The program will be fully automated and has no restrictions.  CTR (ClockTuner for Ryzen) Excessive voltage and PPT, low instability boost have been a concern for 1usmus for a very long time and he decided to help the users, because any Zen 2 processor can achieve even more than you think. ClockTuner for Ryzen software will allow you to increase the energy efficiency of processors based on the Zen2 architecture. The basic idea of this software is an undervolt for each CCX individually. This makes the processor faster and colder. At the same time, all energy-saving technologies remain active. Until CTR came along, this was impossible. Another key feature of this software is smart overclocking.






This is not the automation we are used to seeing when + 50% of TBP give +2% performance. Basic operation principle of this software are to evaluate the quality of each CCX (the core cluster holding four cores each) and to adjust the frequencies individually.  Prime95 with a special preset (developed by  1usmus) evaluates the stability of each CCX. A step-by-step algorithm to change the frequency allows for balanced operation for all CCXs without shifting the load on the CPU nodes (modules). As a result, you get an individually customized system that is ready for any test. CTR also contains a plug-in test package Cinebench 20, which allows you to evaluate your tuning results.

The program is free and can work with any brand motherboard. Even if your motherboard does not support CCX configuration for CTR,it is not a problem. Low-level SMU access is able to bypass any motherboard or processor manufacturer limitations. The software is equipped with a large number of security systems that will handle any misunderstanding. Also, CTR does not contain unsafe code that may be perceived by some antivirus programs as a virus.
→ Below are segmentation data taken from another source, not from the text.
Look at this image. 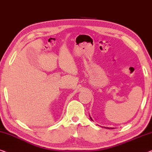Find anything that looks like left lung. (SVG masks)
<instances>
[{"label":"left lung","mask_w":152,"mask_h":152,"mask_svg":"<svg viewBox=\"0 0 152 152\" xmlns=\"http://www.w3.org/2000/svg\"><path fill=\"white\" fill-rule=\"evenodd\" d=\"M90 118L91 119V117H90ZM91 120H92V119H91ZM107 129H110V128H108V127H107Z\"/></svg>","instance_id":"8db88e82"}]
</instances>
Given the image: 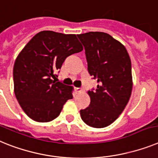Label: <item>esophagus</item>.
<instances>
[{"mask_svg": "<svg viewBox=\"0 0 158 158\" xmlns=\"http://www.w3.org/2000/svg\"><path fill=\"white\" fill-rule=\"evenodd\" d=\"M75 91H76V93H80L83 91V89L82 87H76V88H75Z\"/></svg>", "mask_w": 158, "mask_h": 158, "instance_id": "34e87169", "label": "esophagus"}]
</instances>
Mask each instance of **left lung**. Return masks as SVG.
<instances>
[{
    "mask_svg": "<svg viewBox=\"0 0 158 158\" xmlns=\"http://www.w3.org/2000/svg\"><path fill=\"white\" fill-rule=\"evenodd\" d=\"M85 50L87 71L97 80L88 91L90 105L80 110L83 122L93 128H104L119 117L130 99L132 66L126 49L104 32L77 35Z\"/></svg>",
    "mask_w": 158,
    "mask_h": 158,
    "instance_id": "8db88e82",
    "label": "left lung"
}]
</instances>
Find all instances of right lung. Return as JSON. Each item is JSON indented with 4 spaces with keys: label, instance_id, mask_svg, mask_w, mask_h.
<instances>
[{
    "label": "right lung",
    "instance_id": "right-lung-1",
    "mask_svg": "<svg viewBox=\"0 0 158 158\" xmlns=\"http://www.w3.org/2000/svg\"><path fill=\"white\" fill-rule=\"evenodd\" d=\"M82 50L75 34L46 30L33 37L21 51L14 66V93L32 120H54L72 99V87L55 79L65 59Z\"/></svg>",
    "mask_w": 158,
    "mask_h": 158
}]
</instances>
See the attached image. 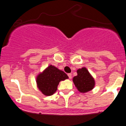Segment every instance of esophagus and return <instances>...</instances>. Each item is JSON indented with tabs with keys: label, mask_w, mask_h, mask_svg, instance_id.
<instances>
[{
	"label": "esophagus",
	"mask_w": 126,
	"mask_h": 126,
	"mask_svg": "<svg viewBox=\"0 0 126 126\" xmlns=\"http://www.w3.org/2000/svg\"><path fill=\"white\" fill-rule=\"evenodd\" d=\"M68 76H69V79H71L72 78V75L71 73H69L68 75Z\"/></svg>",
	"instance_id": "esophagus-1"
}]
</instances>
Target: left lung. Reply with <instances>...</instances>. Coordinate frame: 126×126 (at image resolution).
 <instances>
[{
    "label": "left lung",
    "mask_w": 126,
    "mask_h": 126,
    "mask_svg": "<svg viewBox=\"0 0 126 126\" xmlns=\"http://www.w3.org/2000/svg\"><path fill=\"white\" fill-rule=\"evenodd\" d=\"M77 76H74L73 81L76 89L81 93L91 91L95 87V80L93 76L85 67L78 69Z\"/></svg>",
    "instance_id": "obj_1"
}]
</instances>
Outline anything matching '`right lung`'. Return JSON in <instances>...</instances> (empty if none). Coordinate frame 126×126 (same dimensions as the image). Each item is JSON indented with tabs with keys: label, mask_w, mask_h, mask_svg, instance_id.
<instances>
[{
	"label": "right lung",
	"mask_w": 126,
	"mask_h": 126,
	"mask_svg": "<svg viewBox=\"0 0 126 126\" xmlns=\"http://www.w3.org/2000/svg\"><path fill=\"white\" fill-rule=\"evenodd\" d=\"M68 78V76L64 71L54 65H50L37 75L36 84L42 94L50 96L57 91L60 81Z\"/></svg>",
	"instance_id": "1"
}]
</instances>
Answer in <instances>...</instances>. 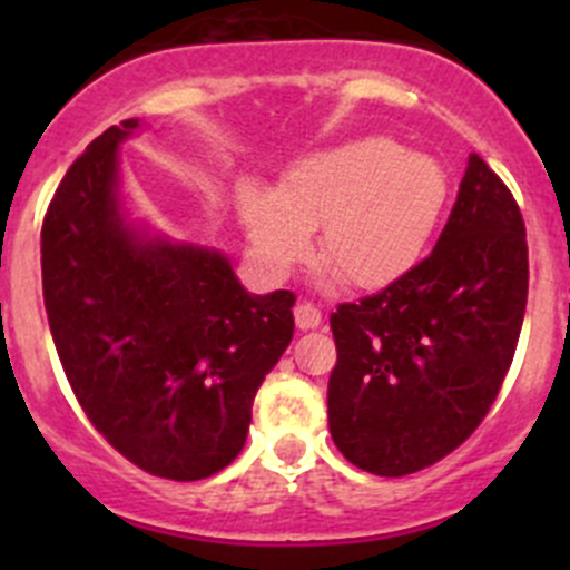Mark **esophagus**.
Wrapping results in <instances>:
<instances>
[{"label": "esophagus", "mask_w": 570, "mask_h": 570, "mask_svg": "<svg viewBox=\"0 0 570 570\" xmlns=\"http://www.w3.org/2000/svg\"><path fill=\"white\" fill-rule=\"evenodd\" d=\"M295 322L301 331H314V327L322 325V314L317 306L312 303H297L295 306Z\"/></svg>", "instance_id": "34e87169"}]
</instances>
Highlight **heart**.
Returning <instances> with one entry per match:
<instances>
[{"instance_id":"1","label":"heart","mask_w":570,"mask_h":570,"mask_svg":"<svg viewBox=\"0 0 570 570\" xmlns=\"http://www.w3.org/2000/svg\"><path fill=\"white\" fill-rule=\"evenodd\" d=\"M450 200L439 159L370 135L308 154L278 189L256 178L237 184V209L258 267L273 278L308 253L350 289H383L411 273L428 250Z\"/></svg>"}]
</instances>
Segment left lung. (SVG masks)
<instances>
[{
	"instance_id": "obj_1",
	"label": "left lung",
	"mask_w": 570,
	"mask_h": 570,
	"mask_svg": "<svg viewBox=\"0 0 570 570\" xmlns=\"http://www.w3.org/2000/svg\"><path fill=\"white\" fill-rule=\"evenodd\" d=\"M527 286L519 204L471 154L433 253L331 314L327 428L338 452L370 474L405 476L461 446L508 375Z\"/></svg>"
}]
</instances>
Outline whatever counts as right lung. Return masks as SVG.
Masks as SVG:
<instances>
[{"mask_svg": "<svg viewBox=\"0 0 570 570\" xmlns=\"http://www.w3.org/2000/svg\"><path fill=\"white\" fill-rule=\"evenodd\" d=\"M129 118L68 168L40 232L43 303L94 428L165 480H204L248 439L250 407L295 333V295H250L226 253L140 226L120 198Z\"/></svg>", "mask_w": 570, "mask_h": 570, "instance_id": "1", "label": "right lung"}]
</instances>
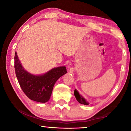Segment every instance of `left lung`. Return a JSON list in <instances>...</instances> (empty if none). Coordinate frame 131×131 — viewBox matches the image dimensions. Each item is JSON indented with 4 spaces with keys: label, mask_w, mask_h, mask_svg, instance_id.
Here are the masks:
<instances>
[{
    "label": "left lung",
    "mask_w": 131,
    "mask_h": 131,
    "mask_svg": "<svg viewBox=\"0 0 131 131\" xmlns=\"http://www.w3.org/2000/svg\"><path fill=\"white\" fill-rule=\"evenodd\" d=\"M74 95H75V96L78 102L81 103V104H83L85 105H89V102H88V101L86 100V99L82 96V95L79 94V93L78 92V91L77 90V89H75V91H74Z\"/></svg>",
    "instance_id": "obj_1"
}]
</instances>
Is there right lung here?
Masks as SVG:
<instances>
[{"label": "right lung", "mask_w": 131, "mask_h": 131, "mask_svg": "<svg viewBox=\"0 0 131 131\" xmlns=\"http://www.w3.org/2000/svg\"><path fill=\"white\" fill-rule=\"evenodd\" d=\"M15 69L19 85L25 95L31 100L41 103L49 100L54 83L67 73L66 68L63 66L53 68L43 75H33L23 68L16 52L15 54Z\"/></svg>", "instance_id": "add662e5"}]
</instances>
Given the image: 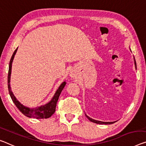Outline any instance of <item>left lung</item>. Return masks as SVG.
I'll return each mask as SVG.
<instances>
[{
    "mask_svg": "<svg viewBox=\"0 0 146 146\" xmlns=\"http://www.w3.org/2000/svg\"><path fill=\"white\" fill-rule=\"evenodd\" d=\"M134 64H135V66H136V60L135 59H134ZM85 115H86V117H87V119L90 121L91 122H93V123H97V124H104V125H110V124H112V123H114V122H103V121H97V120H95L93 119H92L91 117H89V116H87L86 113H85Z\"/></svg>",
    "mask_w": 146,
    "mask_h": 146,
    "instance_id": "1",
    "label": "left lung"
}]
</instances>
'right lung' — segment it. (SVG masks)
<instances>
[{"label": "right lung", "mask_w": 146, "mask_h": 146, "mask_svg": "<svg viewBox=\"0 0 146 146\" xmlns=\"http://www.w3.org/2000/svg\"><path fill=\"white\" fill-rule=\"evenodd\" d=\"M17 48L14 51V52H13L12 57H11L10 64H9V70H8V91H9V93H10V97L12 98V101L13 102V103H14L15 106H16L17 108L19 110V111H21L22 113L24 114L25 115L27 116V117L36 118V119H47V118L50 117L51 116L55 113L57 100L59 99L60 93H61L62 89H63L64 86H65L66 82H64L60 84V86L59 87V88L57 89V91H56L54 96H53V98H51L50 101L48 103H47V104L42 105V106H40L38 107L33 108H30L23 106V104H21V103L17 100V98H15V96L13 94L12 90H11L10 83L11 71H12V62H13V58H14L15 53L17 52Z\"/></svg>", "instance_id": "right-lung-1"}]
</instances>
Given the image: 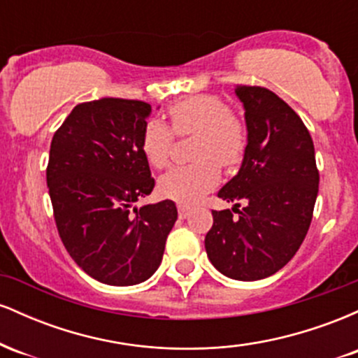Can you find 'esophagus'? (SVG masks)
I'll return each instance as SVG.
<instances>
[{
    "mask_svg": "<svg viewBox=\"0 0 358 358\" xmlns=\"http://www.w3.org/2000/svg\"><path fill=\"white\" fill-rule=\"evenodd\" d=\"M178 215H180V219H187V217L190 215V207H188V205L180 203L178 205Z\"/></svg>",
    "mask_w": 358,
    "mask_h": 358,
    "instance_id": "esophagus-1",
    "label": "esophagus"
}]
</instances>
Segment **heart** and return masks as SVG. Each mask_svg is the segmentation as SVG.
Wrapping results in <instances>:
<instances>
[{
    "instance_id": "b5f03b06",
    "label": "heart",
    "mask_w": 358,
    "mask_h": 358,
    "mask_svg": "<svg viewBox=\"0 0 358 358\" xmlns=\"http://www.w3.org/2000/svg\"><path fill=\"white\" fill-rule=\"evenodd\" d=\"M171 127L176 134H190V165L175 166L158 180V190L166 199L193 203L212 190L220 180L222 166L239 165L248 145L244 122L229 110L224 99L213 94H193L168 108ZM173 134L163 122L151 119L141 133V151L146 162L163 168L170 159Z\"/></svg>"
}]
</instances>
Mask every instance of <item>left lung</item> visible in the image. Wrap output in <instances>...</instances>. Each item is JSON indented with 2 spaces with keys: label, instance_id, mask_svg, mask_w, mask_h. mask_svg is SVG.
Returning <instances> with one entry per match:
<instances>
[{
  "label": "left lung",
  "instance_id": "8db88e82",
  "mask_svg": "<svg viewBox=\"0 0 358 358\" xmlns=\"http://www.w3.org/2000/svg\"><path fill=\"white\" fill-rule=\"evenodd\" d=\"M236 96L244 106L248 146L219 196L234 202L240 217L212 210L205 249L224 276L257 281L285 268L305 241L320 175L313 139L281 97L256 85H236Z\"/></svg>",
  "mask_w": 358,
  "mask_h": 358
}]
</instances>
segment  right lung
I'll return each instance as SVG.
<instances>
[{
    "instance_id": "add662e5",
    "label": "right lung",
    "mask_w": 358,
    "mask_h": 358,
    "mask_svg": "<svg viewBox=\"0 0 358 358\" xmlns=\"http://www.w3.org/2000/svg\"><path fill=\"white\" fill-rule=\"evenodd\" d=\"M151 106L102 97L76 106L53 134L47 185L60 239L77 266L110 286L159 268L176 205L136 207L155 188L141 133Z\"/></svg>"
}]
</instances>
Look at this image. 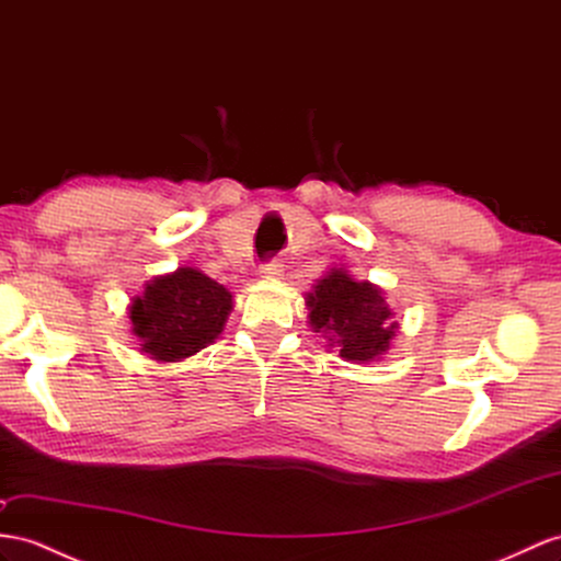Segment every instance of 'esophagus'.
<instances>
[{
  "mask_svg": "<svg viewBox=\"0 0 561 561\" xmlns=\"http://www.w3.org/2000/svg\"><path fill=\"white\" fill-rule=\"evenodd\" d=\"M257 272H261L263 279H277L282 275V263L272 257V261H267V263H263L261 267H257Z\"/></svg>",
  "mask_w": 561,
  "mask_h": 561,
  "instance_id": "obj_1",
  "label": "esophagus"
}]
</instances>
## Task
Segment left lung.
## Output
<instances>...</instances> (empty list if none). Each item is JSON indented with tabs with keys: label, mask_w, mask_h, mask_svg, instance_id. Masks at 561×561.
Listing matches in <instances>:
<instances>
[{
	"label": "left lung",
	"mask_w": 561,
	"mask_h": 561,
	"mask_svg": "<svg viewBox=\"0 0 561 561\" xmlns=\"http://www.w3.org/2000/svg\"><path fill=\"white\" fill-rule=\"evenodd\" d=\"M310 324L322 332L339 355L353 363H369L389 348L396 336L391 306L381 289L369 282H355L348 272L332 270L308 296Z\"/></svg>",
	"instance_id": "1"
}]
</instances>
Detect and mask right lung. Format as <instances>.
Segmentation results:
<instances>
[{
  "instance_id": "add662e5",
  "label": "right lung",
  "mask_w": 561,
  "mask_h": 561,
  "mask_svg": "<svg viewBox=\"0 0 561 561\" xmlns=\"http://www.w3.org/2000/svg\"><path fill=\"white\" fill-rule=\"evenodd\" d=\"M232 294L194 267H180L147 284L130 308L133 332L153 360L178 363L206 348L222 332Z\"/></svg>"
}]
</instances>
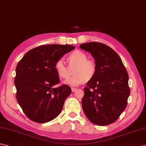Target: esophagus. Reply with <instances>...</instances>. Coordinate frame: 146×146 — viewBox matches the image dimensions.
Segmentation results:
<instances>
[{
    "instance_id": "esophagus-1",
    "label": "esophagus",
    "mask_w": 146,
    "mask_h": 146,
    "mask_svg": "<svg viewBox=\"0 0 146 146\" xmlns=\"http://www.w3.org/2000/svg\"><path fill=\"white\" fill-rule=\"evenodd\" d=\"M76 90H77V89H76V88H72V92H74V91H75Z\"/></svg>"
}]
</instances>
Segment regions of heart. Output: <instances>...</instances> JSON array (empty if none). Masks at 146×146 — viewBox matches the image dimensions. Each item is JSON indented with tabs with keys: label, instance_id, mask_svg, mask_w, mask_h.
<instances>
[{
	"label": "heart",
	"instance_id": "heart-1",
	"mask_svg": "<svg viewBox=\"0 0 146 146\" xmlns=\"http://www.w3.org/2000/svg\"><path fill=\"white\" fill-rule=\"evenodd\" d=\"M68 66L63 58H59L55 63V69L58 76L66 78L70 76L71 69L73 68V75L65 80V83L72 86L82 84L85 80H89L95 75L96 65L94 61L88 59L87 55L80 50H76L68 57Z\"/></svg>",
	"mask_w": 146,
	"mask_h": 146
}]
</instances>
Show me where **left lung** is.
<instances>
[{
    "label": "left lung",
    "mask_w": 146,
    "mask_h": 146,
    "mask_svg": "<svg viewBox=\"0 0 146 146\" xmlns=\"http://www.w3.org/2000/svg\"><path fill=\"white\" fill-rule=\"evenodd\" d=\"M80 48L90 52L96 65L95 75L84 88V113L98 126L113 123L126 108L130 94L126 68L117 53L104 43H82Z\"/></svg>",
    "instance_id": "1"
}]
</instances>
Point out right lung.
<instances>
[{
    "label": "right lung",
    "instance_id": "right-lung-1",
    "mask_svg": "<svg viewBox=\"0 0 146 146\" xmlns=\"http://www.w3.org/2000/svg\"><path fill=\"white\" fill-rule=\"evenodd\" d=\"M75 47L69 45H43L29 51L16 67V98L30 120L45 123L56 118L65 101L72 93L71 88L60 83L55 63Z\"/></svg>",
    "mask_w": 146,
    "mask_h": 146
}]
</instances>
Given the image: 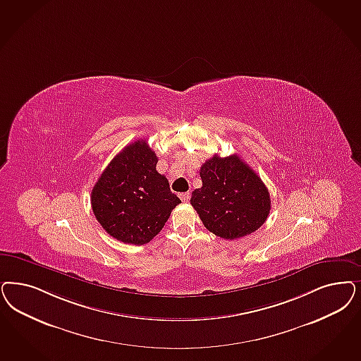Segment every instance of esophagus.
<instances>
[{
    "label": "esophagus",
    "mask_w": 361,
    "mask_h": 361,
    "mask_svg": "<svg viewBox=\"0 0 361 361\" xmlns=\"http://www.w3.org/2000/svg\"><path fill=\"white\" fill-rule=\"evenodd\" d=\"M180 199L184 202H188L190 200V193L189 192H184V193H180Z\"/></svg>",
    "instance_id": "34e87169"
}]
</instances>
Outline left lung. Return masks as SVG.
<instances>
[{"mask_svg":"<svg viewBox=\"0 0 361 361\" xmlns=\"http://www.w3.org/2000/svg\"><path fill=\"white\" fill-rule=\"evenodd\" d=\"M202 187L190 204L204 226L216 236L235 240L262 226L271 211L269 192L262 178L237 154H214L200 169Z\"/></svg>","mask_w":361,"mask_h":361,"instance_id":"1","label":"left lung"}]
</instances>
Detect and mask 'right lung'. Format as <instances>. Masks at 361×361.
I'll list each match as a JSON object with an SVG mask.
<instances>
[{
  "label": "right lung",
  "mask_w": 361,
  "mask_h": 361,
  "mask_svg": "<svg viewBox=\"0 0 361 361\" xmlns=\"http://www.w3.org/2000/svg\"><path fill=\"white\" fill-rule=\"evenodd\" d=\"M145 140L121 150L92 189V209L101 226L118 241L142 245L156 236L181 202Z\"/></svg>",
  "instance_id": "right-lung-1"
}]
</instances>
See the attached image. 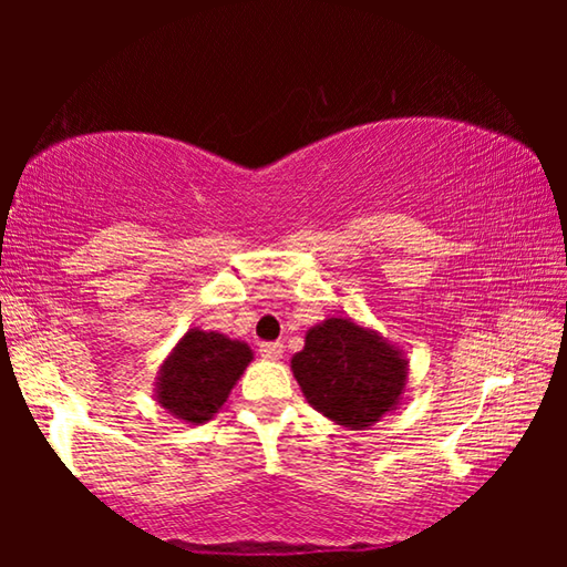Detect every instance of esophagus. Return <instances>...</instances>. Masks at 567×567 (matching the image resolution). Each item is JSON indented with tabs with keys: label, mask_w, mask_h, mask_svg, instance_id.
Wrapping results in <instances>:
<instances>
[{
	"label": "esophagus",
	"mask_w": 567,
	"mask_h": 567,
	"mask_svg": "<svg viewBox=\"0 0 567 567\" xmlns=\"http://www.w3.org/2000/svg\"><path fill=\"white\" fill-rule=\"evenodd\" d=\"M282 342H262L260 344V354H262V360H270V362H275V360H280L282 358Z\"/></svg>",
	"instance_id": "obj_1"
}]
</instances>
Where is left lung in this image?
I'll use <instances>...</instances> for the list:
<instances>
[{
  "label": "left lung",
  "instance_id": "obj_1",
  "mask_svg": "<svg viewBox=\"0 0 567 567\" xmlns=\"http://www.w3.org/2000/svg\"><path fill=\"white\" fill-rule=\"evenodd\" d=\"M292 375L305 400L348 430H368L405 400V350L348 315L307 330L292 354Z\"/></svg>",
  "mask_w": 567,
  "mask_h": 567
}]
</instances>
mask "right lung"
Listing matches in <instances>:
<instances>
[{
    "mask_svg": "<svg viewBox=\"0 0 567 567\" xmlns=\"http://www.w3.org/2000/svg\"><path fill=\"white\" fill-rule=\"evenodd\" d=\"M252 358L243 340L192 328L159 364L152 390L157 405L185 425H203L223 410Z\"/></svg>",
    "mask_w": 567,
    "mask_h": 567,
    "instance_id": "1",
    "label": "right lung"
}]
</instances>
The latter pictures show the results that were obtained with CTR. For example, the 3900X was able to increase its performance by almost 7% while reducing power consumption by 9.5%. For 3960X +5% performance and - 4.5%  power consumption. Results without changing the technological process or new architecture. The end-user is absolutely free to choose the settings, you can make super-energy efficient presets or overclock his CPU. I want to pay attention, testing was not carried out on the final version of the software.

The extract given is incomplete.